No he podido resistirme de cumplir el mandato familiar, escribir ni un folio en la pantalla limpia del ordenador, pero cumplo, ni uno. Me sobra y me basta para hacer un breve análisis a modo de reflexión cuasi religioso, cuando he leído la expresa condena del Papa FRANCISCO, cargada de mil razones, quizás le haya faltado rematar la faena con una estocada política, pero como he escrito más de una vez en el mundo de la política global, incluyendo a España, las mafias forman parte de ese pozo negro que mata millones de vidas humanas, dinamitando la paz. El Obíspo de Roma se ha dirigido a cinco mil jóvenes, una gran mayoría  hispanos-latinos y españoles, lo que es un dato a tener en cuenta, y les habló alto y claro, y les invitó a no dejarse engañar por los corruptos y los mafiosos (Santidad:No se arriesgue tanto) aunque se finjan cínicamente cristianos.
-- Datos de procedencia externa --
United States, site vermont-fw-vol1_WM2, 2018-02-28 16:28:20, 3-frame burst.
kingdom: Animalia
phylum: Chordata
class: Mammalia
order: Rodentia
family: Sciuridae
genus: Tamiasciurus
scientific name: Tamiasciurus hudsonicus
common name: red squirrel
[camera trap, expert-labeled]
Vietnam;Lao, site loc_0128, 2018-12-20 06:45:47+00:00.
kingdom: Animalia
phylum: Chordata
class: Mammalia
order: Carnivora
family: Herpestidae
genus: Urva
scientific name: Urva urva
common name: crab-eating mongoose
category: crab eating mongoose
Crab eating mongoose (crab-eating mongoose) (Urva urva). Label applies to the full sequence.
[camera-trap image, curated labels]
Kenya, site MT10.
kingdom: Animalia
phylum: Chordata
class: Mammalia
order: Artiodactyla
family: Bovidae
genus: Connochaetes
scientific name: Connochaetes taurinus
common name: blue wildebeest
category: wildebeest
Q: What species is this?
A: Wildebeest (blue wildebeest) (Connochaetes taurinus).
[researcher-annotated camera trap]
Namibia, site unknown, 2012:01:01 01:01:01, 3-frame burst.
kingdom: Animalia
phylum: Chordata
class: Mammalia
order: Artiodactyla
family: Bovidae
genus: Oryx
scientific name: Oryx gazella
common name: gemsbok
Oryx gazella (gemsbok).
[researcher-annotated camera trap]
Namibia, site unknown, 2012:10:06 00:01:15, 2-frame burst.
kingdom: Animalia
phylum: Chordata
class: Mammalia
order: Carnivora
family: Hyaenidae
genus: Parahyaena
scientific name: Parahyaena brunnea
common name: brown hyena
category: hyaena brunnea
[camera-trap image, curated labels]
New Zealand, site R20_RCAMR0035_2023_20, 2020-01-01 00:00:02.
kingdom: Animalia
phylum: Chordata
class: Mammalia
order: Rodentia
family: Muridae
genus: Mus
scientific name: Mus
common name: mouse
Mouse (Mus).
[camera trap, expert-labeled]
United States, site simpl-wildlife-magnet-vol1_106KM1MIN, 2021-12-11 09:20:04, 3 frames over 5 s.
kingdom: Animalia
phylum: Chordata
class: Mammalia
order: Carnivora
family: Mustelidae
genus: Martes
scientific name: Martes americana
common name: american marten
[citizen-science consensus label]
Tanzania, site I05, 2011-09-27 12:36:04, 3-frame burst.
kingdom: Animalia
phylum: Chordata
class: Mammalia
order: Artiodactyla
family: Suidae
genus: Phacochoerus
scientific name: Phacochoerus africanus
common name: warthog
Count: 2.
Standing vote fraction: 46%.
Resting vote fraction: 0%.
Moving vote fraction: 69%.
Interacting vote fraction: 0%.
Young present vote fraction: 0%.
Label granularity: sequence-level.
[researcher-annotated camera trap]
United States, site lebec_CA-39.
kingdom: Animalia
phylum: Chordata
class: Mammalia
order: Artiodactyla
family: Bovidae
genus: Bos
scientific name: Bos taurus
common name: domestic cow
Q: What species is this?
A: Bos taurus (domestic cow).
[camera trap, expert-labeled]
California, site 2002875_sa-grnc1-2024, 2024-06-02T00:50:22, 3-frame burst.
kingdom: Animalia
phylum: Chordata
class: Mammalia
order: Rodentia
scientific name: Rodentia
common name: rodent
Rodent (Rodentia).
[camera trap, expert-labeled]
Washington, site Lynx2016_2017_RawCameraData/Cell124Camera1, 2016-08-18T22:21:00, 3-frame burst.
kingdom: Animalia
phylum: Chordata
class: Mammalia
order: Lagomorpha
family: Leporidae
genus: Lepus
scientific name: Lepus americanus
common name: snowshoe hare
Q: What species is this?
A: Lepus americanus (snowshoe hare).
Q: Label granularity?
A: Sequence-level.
Francisco, leo textualmente, les invitó a desenmascarar una DESASTROSA MERCANCÍA FALSA que circula entre los cristianos, los criminales y corruptos exhiben hipócritamente devociones y símbolos religiosos que llevan la muerte en el alma, y la dan a otros. Se fingen católicos. Después de recordar que el «cristiano es un pecador, y yo también lo soy», el Papa subrayó que se puede ser pecador pero NO CORRUPTO CONTUMAZ pues «los corrompidos son cristianos fingidos y terminan mal. Fingen ser honorables, pero en su CORAZÓN ESTA LA PODREDUMBRE».           

 

 

Tomen nota los aludidos y tráguense el mensaje evangélico. Los conocemos, vivimos en la cristiana Región murciana de nuestros y vuestros pecados, y oremos juntos para que el Paráclíto ilumine a los UCO, jueces y fiscales. Si es que pueden o les dejan las alturas políticas y sus partidos rompedores.